EXERCISE TEXT START

Climate change threatens diet of rich and poor


Thursday, 10 March, 2016


The impact of climate change on food security has been well documented. However, according to a new study, reduced food availability will prompt changes to diet — such as reductions in fruit and vegetable intake — that could cause twice as many deaths as undernutrition.

The study — one of the first to focus on the wider health effects of agricultural production — reveals that climate change could lead to average per-person reductions in food availability of 3.2% (414 kJ/day), in fruit and vegetable intake of 4.0% (14.9 g/day), and red meat consumption of 0.7% (0.5 g/day).

The research findings, published in The Lancet, predict that these changes could be responsible for around 529,000 extra deaths in 2050, compared to a future without climate change in which increases in food availability and consumption could have prevented 1.9 million deaths.

Lead researcher Dr Marco Springmann from the Oxford Martin Programme on the Future of Food at the University of Oxford explained that, as well as impacting food security, climate change will result in changes in food availability and intake that affect dietary and weight-related risk factors such as low fruit and vegetable intake, high red meat consumption, and high bodyweight. “These all increase the incidence of non-communicable diseases such as heart disease, stroke and cancer, as well as death from those diseases,” he said.

“Our results show that even modest reductions in the availability of food per person could lead to changes in the energy content and composition of diets, and these changes will have major consequences for health,” said Dr Springmann.

The researchers used an agricultural economic model fitted with data on emission trajectories, socioeconomic pathways and possible climate responses to evaluate the effects on global food production, trade and consumption for 2050.

EXERCISE TEXT END

§ **PROBLEMS AND TASKS**:
[A] Could you write out, word for word, the part of the climate and diet article that begins at "Thursday, 10 March, 2016" and stops after "1.9 million deaths."?
[B] Can you pick up the climate and diet article right after its last sentence and carry it on?

THE DATA START

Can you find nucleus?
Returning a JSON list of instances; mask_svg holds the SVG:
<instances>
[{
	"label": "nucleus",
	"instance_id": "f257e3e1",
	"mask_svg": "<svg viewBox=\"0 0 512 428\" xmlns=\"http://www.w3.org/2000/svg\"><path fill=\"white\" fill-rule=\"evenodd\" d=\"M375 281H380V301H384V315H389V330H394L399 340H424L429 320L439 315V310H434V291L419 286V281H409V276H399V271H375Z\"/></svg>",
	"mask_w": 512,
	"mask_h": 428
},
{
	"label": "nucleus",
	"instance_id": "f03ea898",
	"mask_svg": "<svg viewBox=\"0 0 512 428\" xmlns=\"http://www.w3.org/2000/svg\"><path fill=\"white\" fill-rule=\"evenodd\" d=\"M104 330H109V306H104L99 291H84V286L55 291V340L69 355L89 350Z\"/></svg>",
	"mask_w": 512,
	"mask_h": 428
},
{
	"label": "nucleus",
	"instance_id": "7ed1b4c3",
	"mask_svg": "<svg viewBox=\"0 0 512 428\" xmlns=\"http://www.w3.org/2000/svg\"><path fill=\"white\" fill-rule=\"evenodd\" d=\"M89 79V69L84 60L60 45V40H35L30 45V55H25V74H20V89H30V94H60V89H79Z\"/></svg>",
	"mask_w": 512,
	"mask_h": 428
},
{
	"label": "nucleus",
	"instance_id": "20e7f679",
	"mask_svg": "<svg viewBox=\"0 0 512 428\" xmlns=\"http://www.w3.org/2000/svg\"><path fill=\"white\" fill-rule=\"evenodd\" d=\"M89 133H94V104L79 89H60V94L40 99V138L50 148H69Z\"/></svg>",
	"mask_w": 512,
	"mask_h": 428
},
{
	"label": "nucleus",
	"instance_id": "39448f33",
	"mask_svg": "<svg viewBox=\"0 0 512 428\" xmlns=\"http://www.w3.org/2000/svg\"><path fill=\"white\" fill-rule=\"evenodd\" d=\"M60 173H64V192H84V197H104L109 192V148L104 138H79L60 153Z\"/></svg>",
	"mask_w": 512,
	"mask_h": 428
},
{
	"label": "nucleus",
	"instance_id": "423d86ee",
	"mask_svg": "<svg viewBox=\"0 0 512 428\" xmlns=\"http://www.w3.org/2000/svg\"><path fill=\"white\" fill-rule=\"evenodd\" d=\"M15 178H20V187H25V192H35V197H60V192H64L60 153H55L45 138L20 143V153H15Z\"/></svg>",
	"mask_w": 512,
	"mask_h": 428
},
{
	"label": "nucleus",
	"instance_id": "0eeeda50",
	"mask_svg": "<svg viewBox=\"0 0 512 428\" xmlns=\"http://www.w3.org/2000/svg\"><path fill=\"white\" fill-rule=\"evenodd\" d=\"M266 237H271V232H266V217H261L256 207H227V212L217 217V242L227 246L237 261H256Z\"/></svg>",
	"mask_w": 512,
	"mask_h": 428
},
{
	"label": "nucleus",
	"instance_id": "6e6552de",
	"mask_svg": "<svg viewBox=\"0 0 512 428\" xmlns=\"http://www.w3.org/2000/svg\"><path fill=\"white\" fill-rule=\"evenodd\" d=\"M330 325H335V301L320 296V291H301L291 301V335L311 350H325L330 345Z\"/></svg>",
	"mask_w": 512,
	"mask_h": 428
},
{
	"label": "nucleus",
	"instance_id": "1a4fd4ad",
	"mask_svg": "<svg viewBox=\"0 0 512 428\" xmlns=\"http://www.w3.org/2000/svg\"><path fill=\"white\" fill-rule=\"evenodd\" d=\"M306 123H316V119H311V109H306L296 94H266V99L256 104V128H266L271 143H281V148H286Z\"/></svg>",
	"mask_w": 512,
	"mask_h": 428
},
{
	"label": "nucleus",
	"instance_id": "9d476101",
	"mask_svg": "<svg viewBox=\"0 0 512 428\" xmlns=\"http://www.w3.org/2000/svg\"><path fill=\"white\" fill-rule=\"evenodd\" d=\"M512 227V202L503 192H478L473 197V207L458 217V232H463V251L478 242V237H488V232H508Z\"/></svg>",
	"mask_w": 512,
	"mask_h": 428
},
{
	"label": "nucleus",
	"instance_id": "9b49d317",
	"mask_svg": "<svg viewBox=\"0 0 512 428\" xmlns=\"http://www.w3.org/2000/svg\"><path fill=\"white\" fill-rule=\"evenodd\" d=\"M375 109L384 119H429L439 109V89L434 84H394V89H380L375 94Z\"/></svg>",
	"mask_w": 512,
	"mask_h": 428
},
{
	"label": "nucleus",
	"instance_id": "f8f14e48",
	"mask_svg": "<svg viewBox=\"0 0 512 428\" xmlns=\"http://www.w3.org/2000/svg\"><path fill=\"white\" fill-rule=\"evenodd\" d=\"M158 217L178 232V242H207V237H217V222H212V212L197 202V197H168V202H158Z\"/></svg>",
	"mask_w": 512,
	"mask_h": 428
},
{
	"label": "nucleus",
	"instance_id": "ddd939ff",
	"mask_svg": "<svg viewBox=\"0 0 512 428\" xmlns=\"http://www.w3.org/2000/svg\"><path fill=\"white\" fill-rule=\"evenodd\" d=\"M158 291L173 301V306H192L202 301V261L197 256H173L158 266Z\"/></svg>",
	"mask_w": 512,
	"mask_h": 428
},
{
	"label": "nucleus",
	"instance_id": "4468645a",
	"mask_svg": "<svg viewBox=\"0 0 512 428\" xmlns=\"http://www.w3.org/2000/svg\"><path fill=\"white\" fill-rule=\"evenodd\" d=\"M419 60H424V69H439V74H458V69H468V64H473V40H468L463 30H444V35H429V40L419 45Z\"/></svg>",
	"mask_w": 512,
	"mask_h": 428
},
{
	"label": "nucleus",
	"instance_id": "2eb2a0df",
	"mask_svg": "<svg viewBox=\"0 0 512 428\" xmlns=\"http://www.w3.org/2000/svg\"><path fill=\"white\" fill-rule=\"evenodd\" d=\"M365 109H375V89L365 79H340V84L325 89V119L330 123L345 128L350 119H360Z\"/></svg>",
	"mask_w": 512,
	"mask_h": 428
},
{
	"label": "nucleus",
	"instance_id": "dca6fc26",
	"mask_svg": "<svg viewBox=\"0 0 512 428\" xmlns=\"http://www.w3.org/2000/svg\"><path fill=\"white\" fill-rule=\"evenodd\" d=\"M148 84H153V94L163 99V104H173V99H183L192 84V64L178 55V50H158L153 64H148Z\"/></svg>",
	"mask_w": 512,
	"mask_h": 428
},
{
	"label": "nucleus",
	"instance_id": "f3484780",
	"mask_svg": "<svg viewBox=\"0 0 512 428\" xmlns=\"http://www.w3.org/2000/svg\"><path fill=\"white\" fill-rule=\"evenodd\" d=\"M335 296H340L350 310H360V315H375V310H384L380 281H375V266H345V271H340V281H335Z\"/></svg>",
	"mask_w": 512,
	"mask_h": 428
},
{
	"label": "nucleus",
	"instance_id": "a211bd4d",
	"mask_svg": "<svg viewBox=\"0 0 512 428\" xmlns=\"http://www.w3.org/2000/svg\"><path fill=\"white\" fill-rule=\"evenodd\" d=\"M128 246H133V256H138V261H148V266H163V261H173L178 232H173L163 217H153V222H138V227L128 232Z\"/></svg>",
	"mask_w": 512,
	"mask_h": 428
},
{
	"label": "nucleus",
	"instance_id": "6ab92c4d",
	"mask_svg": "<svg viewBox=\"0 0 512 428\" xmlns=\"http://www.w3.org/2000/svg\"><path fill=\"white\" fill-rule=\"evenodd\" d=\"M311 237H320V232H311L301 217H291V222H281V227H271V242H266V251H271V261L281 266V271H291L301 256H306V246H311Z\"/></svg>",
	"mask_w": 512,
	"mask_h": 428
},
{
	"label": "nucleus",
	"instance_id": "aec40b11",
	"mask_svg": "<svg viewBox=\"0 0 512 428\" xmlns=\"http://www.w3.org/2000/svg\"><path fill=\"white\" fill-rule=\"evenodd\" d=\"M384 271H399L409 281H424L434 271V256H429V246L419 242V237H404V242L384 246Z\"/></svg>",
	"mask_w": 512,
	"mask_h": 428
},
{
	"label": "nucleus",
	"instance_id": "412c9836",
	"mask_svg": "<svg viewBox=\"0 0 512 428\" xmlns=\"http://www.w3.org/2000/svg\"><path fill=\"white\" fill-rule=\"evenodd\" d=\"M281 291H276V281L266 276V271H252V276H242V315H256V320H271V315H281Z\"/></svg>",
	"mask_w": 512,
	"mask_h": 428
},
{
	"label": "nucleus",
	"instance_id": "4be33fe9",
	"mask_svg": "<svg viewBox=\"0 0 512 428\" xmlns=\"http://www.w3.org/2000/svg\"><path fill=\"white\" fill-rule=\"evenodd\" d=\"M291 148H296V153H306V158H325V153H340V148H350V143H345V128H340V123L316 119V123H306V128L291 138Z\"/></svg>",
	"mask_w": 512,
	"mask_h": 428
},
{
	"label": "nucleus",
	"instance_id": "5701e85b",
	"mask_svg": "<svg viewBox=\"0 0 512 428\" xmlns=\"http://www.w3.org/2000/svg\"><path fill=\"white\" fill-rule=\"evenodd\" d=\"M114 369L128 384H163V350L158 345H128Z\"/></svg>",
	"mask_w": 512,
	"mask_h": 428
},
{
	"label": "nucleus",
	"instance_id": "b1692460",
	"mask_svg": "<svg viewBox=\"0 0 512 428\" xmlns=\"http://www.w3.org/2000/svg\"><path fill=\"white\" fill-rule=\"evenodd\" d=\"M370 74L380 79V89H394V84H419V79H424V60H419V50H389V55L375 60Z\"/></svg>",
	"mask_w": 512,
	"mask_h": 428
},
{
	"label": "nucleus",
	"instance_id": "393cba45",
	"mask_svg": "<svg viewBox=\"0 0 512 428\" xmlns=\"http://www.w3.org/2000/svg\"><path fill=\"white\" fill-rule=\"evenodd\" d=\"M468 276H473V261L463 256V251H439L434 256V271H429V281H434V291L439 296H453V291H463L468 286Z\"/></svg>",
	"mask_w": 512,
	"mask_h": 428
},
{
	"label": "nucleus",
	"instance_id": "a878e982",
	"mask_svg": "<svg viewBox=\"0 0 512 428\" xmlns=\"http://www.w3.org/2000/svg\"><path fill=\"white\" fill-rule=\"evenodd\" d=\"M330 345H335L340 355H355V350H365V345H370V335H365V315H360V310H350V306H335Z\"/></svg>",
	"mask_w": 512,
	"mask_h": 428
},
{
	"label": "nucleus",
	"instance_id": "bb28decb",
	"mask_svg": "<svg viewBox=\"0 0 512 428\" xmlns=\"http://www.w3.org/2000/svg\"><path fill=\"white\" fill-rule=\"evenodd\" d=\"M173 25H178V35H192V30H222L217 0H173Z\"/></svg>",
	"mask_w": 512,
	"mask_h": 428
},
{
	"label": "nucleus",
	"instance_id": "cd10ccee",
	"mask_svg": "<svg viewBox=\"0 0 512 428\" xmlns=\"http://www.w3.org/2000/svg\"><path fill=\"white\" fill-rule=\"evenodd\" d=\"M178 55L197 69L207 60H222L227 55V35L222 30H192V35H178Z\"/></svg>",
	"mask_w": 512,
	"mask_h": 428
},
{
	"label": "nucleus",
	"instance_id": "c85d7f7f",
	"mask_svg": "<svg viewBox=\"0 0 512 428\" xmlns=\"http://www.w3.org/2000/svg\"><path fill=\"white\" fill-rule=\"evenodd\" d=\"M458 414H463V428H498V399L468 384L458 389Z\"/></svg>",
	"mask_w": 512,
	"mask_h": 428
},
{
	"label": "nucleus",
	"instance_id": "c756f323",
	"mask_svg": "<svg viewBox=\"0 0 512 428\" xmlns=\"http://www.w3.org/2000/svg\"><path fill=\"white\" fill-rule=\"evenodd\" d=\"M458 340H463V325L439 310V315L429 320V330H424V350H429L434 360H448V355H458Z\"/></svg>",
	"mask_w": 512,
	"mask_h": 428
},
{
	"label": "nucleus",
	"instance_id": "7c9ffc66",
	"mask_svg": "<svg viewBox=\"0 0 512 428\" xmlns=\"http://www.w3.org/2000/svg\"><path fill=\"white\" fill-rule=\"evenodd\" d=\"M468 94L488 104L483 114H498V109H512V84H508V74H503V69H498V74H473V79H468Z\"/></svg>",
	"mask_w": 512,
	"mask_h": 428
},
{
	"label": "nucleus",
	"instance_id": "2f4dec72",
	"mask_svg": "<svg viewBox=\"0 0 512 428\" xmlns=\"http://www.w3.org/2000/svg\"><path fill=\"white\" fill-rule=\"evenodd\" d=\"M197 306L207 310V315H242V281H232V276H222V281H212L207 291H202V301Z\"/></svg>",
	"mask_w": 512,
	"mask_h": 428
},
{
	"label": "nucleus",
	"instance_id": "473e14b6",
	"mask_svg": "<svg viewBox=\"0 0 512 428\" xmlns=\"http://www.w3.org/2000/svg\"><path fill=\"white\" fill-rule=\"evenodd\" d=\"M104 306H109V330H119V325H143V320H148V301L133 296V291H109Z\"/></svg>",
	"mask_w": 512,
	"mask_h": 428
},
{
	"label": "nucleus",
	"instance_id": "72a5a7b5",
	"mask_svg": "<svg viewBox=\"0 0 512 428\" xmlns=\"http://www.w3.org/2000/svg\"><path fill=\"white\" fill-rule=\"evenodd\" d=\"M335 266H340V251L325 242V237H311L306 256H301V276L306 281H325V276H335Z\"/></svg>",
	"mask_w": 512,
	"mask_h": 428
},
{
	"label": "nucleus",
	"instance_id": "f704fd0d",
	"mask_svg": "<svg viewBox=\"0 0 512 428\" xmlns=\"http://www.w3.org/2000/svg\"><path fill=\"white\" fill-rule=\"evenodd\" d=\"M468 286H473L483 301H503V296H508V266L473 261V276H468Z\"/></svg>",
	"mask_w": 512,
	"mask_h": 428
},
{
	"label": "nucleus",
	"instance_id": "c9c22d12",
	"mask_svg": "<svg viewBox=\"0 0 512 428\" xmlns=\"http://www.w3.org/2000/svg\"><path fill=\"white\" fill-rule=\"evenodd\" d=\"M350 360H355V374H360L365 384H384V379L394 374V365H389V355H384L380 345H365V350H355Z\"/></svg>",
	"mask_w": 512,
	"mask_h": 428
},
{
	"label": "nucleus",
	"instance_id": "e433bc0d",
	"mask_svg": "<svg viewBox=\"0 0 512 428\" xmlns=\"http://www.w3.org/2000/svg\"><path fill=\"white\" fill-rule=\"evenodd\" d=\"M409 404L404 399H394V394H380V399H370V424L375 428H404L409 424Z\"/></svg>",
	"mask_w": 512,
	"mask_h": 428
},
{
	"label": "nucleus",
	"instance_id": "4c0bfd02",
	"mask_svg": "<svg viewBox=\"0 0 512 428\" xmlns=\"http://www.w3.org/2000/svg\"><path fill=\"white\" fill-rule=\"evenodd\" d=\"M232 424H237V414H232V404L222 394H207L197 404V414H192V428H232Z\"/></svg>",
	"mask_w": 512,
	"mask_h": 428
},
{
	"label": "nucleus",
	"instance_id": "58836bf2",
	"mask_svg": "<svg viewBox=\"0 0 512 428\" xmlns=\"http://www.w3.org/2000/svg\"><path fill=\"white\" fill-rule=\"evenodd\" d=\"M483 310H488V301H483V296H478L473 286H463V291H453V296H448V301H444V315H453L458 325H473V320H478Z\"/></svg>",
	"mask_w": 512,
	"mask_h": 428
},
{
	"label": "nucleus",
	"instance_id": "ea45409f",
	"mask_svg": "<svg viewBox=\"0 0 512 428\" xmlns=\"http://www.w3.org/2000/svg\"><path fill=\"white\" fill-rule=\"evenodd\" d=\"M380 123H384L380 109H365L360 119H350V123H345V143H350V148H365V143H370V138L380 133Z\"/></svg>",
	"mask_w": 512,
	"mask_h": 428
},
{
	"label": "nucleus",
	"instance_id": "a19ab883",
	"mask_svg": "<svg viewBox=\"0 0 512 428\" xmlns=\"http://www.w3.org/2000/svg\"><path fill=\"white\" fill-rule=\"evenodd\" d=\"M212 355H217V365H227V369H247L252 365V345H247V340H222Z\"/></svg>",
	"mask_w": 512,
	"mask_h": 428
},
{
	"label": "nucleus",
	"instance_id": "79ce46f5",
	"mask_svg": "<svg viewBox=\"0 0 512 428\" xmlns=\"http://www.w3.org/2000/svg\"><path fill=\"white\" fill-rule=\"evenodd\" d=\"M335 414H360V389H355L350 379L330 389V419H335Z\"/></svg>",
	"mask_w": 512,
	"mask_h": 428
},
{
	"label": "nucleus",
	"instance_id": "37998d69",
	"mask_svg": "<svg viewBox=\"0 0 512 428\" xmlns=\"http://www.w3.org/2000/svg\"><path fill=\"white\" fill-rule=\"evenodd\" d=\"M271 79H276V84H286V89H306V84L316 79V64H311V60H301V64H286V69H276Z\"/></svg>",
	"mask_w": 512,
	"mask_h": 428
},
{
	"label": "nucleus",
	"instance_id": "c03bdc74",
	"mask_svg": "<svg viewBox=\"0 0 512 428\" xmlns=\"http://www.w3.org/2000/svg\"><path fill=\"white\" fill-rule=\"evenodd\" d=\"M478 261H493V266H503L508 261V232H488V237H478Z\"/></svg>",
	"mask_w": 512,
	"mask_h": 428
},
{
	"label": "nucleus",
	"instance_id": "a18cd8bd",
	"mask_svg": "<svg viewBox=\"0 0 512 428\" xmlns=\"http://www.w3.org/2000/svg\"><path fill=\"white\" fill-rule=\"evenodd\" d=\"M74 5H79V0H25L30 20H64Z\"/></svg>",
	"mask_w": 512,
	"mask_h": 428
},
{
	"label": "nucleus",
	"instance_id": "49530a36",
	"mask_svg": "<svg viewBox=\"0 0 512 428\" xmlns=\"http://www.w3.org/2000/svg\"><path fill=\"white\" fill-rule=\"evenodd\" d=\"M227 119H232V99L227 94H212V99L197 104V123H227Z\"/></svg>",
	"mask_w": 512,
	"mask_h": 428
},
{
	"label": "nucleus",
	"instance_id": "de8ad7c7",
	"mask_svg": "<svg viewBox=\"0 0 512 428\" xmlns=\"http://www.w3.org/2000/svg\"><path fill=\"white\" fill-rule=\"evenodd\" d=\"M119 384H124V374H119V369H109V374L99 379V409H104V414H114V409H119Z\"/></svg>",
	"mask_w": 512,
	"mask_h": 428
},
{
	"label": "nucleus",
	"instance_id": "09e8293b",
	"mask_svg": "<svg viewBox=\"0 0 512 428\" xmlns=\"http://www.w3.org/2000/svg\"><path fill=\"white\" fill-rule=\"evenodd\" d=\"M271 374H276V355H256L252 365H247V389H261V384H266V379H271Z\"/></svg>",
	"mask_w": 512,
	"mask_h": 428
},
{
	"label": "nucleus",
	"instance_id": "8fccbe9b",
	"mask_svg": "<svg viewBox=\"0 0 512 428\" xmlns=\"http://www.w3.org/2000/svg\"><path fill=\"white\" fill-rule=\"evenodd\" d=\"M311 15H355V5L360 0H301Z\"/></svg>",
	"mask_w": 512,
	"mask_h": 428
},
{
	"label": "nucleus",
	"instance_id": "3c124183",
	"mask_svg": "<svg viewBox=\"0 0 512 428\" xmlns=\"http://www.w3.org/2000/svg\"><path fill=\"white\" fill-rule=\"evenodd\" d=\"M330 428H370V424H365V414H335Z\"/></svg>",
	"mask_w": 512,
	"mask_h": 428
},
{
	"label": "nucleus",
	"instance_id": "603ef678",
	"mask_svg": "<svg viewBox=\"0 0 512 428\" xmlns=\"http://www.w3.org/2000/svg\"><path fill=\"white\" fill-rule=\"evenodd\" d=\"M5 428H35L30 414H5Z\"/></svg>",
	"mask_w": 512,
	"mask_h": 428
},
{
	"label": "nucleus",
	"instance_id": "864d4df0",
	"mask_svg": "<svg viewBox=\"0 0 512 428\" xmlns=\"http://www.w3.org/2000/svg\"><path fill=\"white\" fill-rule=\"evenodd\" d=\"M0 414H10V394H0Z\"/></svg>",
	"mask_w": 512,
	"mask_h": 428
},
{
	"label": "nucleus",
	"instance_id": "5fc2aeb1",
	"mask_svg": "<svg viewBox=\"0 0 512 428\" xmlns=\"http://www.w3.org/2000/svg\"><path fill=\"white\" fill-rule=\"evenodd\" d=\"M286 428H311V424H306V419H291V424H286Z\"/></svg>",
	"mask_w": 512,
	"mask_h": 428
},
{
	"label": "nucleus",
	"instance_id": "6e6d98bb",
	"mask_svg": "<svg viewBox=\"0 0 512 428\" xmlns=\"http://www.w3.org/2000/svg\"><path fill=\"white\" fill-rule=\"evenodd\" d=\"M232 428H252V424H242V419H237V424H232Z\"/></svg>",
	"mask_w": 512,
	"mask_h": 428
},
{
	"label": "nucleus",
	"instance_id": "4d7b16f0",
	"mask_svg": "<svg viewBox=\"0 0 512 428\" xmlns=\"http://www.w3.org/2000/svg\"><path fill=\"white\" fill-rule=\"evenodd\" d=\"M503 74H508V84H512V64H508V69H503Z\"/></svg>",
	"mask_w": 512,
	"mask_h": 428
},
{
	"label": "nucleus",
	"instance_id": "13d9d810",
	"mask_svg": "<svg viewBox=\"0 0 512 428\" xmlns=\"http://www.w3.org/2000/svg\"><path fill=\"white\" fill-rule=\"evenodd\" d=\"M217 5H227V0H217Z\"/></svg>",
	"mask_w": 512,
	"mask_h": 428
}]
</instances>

THE DATA END

§ **WRITTEN ANSWERS**:
[A]
Thursday, 10 March, 2016


The impact of climate change on food security has been well documented. However, according to a new study, reduced food availability will prompt changes to diet — such as reductions in fruit and vegetable intake — that could cause twice as many deaths as undernutrition.

The study — one of the first to focus on the wider health effects of agricultural production — reveals that climate change could lead to average per-person reductions in food availability of 3.2% (414 kJ/day), in fruit and vegetable intake of 4.0% (14.9 g/day), and red meat consumption of 0.7% (0.5 g/day).

The research findings, published in The Lancet, predict that these changes could be responsible for around 529,000 extra deaths in 2050, compared to a future without climate change in which increases in food availability and consumption could have prevented 1.9 million deaths.

[B]
The biggest impacts of changes in fruit and vegetable intake are likely to be felt across high-income countries (accounting for 58% of all changes in deaths), in low- and middle-income countries of the Western Pacific (74%), Europe (60%) and the Eastern Mediterranean (42%). Southeast Asia and Africa top the list for underweight-related deaths in adults, accounting for 47% and 49% of all changes in deaths in 2050 respectively.

Many climate-related deaths will be offset by reductions in obesity; however, the reduction in deaths from obesity will be balanced by an increase in the number of deaths cause by people being underweight.

The authors say cutting emissions could have substantial health benefits, reducing the number of climate-related deaths by 29–71% depending on the strength of the interventions. For example, in a medium emission scenario (increases in global average surface air temp of 1.3 to 1.4°C in 2046–65 compared to 1986–2005), the numbers of diet- and weight-related deaths could be reduced by 30% compared with the worst-case, high-emission scenario.

According to Dr Springmann, “Climate change is likely to have a substantial negative impact on future mortality, even under optimistic scenarios. Adaptation efforts need to be scaled up rapidly. Public-health programs aimed at preventing and treating diet- and weight-related risk factors, such as increasing fruit and vegetable intake, must be strengthened as a matter of priority to help mitigate climate-related health effects.”